The judgement is based on its relationship with the working class. The problem is that in this period there were in reality two working classes in Ireland – the urban and rural. The left see it as a division within the working class but   that assumes there was a singe overriding original common class interest that got divided in that period but there was no such thing.  The rural farm labourers as personified by my grandfather had nothing in common with Dublin or Cork dockers – and even less with the inmates of Britain’s “dark satanic mills.”  They had totally different social origins and experiences. They lived in different worlds and they each had to find different ways   to progress in life.  To see it otherwise is purely ideological. 

Murphy and many others highlight and condemn the lack of support for the 1913 lock out shown by the AFIL. But it was not a common struggle and it   is a false narrative to paint it as such.  Also he and they also cannot understand why O’Brien and others were not automatically enthusiastic for the Pensions Act. 

The Land and Labour programme would make no sense to modern socialists like Connolly and others. It would seem so conservative and reactionary.   The land war of decades had made the rural society look on the state as its enemy and had learned to look after itself against the state.  On the other hand Socialists looked to the state to solve its problems and this created a very different temperament towards political action regarding the state. The Plantations, Confiscations, Tithes, Evictions etc. had made land the central issue for centuries. It was the all-consuming issue and therefore solutions had to be found to this issue before all others and for all classes and the AFIL together with the Land and Labour Association had found the key to that.  

To put it simply, tenant farmers found more reliable security in owning their land and labourers felt likewise with a cottage and acre than rely on state plans for pensions. It is not exactly unknown today for people, and our most entrepreneurial, to put their faith in property for further security rather than rely on the state for their security in pensions! 

This in no way prevented rural inhabitants from taking full advantage of pensions when available as the number of applicants from Ireland showed when the Pensions Act became law in 1908.  Incredible numbers of people claimed to have been born before births were first recorded in 1864 and they would not look a gift horse in the mouth no more than anybody else would.  There was an element of getting something from the state for the first time in their lives. Before that, as well as the land issues mentioned above there was the Penal Laws and the so called ‘Famine’ that the state had to make up for and the old age pension was not exactly considered fair compensation and in any case they had to pay the necessary extra taxes for the pensions.

The state is the socialists’ friend – but it was regarded in rural Ireland as its natural enemy for centuries and for perfectly good reasons.  That is why there could not be an automatic and easy meeting of minds between socialists   and rural Ireland’s interests at the period in question. That should be explained but not explained away as Mr Murphy and others do as a matter of course and that is why the AFIL remains a convoluted mystery to him and others.
• • • •
About this exercise>
According to the excerpt on rural Ireland and the AFIL, in what year did the Pensions Act become law? None of the items is needed.

Data extract>
• • • •
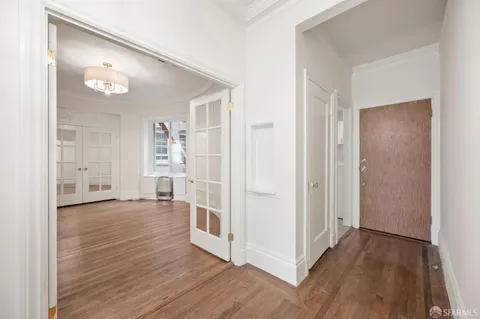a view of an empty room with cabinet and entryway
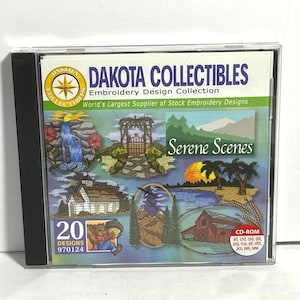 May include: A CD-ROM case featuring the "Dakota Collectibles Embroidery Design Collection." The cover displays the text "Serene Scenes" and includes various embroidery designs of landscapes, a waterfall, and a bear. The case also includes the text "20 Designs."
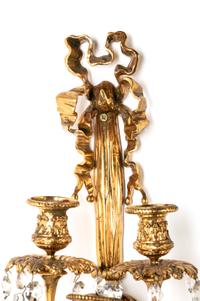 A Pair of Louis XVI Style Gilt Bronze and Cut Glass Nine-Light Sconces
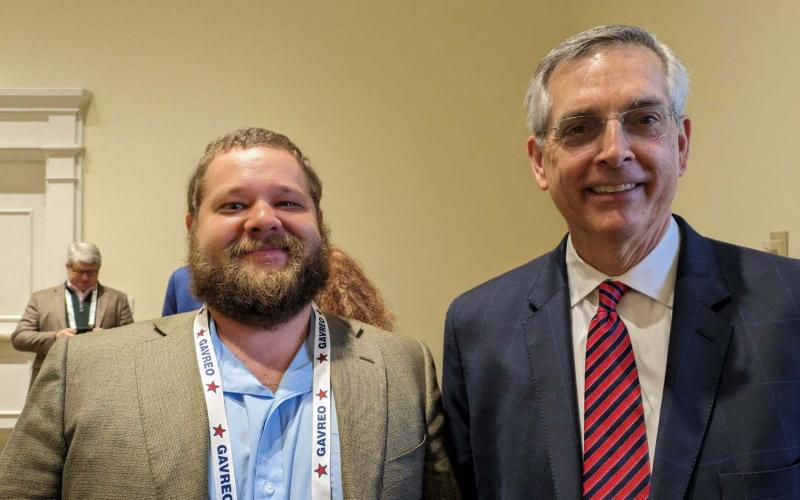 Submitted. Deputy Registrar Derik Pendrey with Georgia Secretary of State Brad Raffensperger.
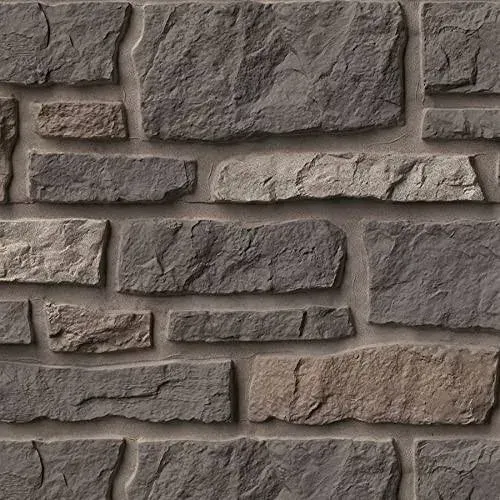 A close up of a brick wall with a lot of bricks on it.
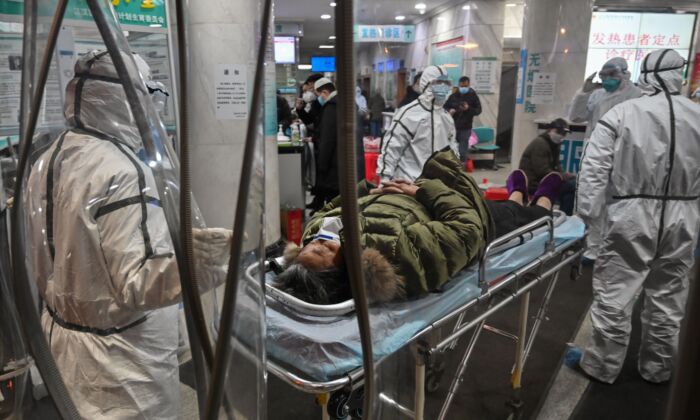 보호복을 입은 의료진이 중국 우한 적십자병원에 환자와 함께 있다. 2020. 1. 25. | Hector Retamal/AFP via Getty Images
• • • •
Solution to the exercise>
The Pensions Act became law in 1908.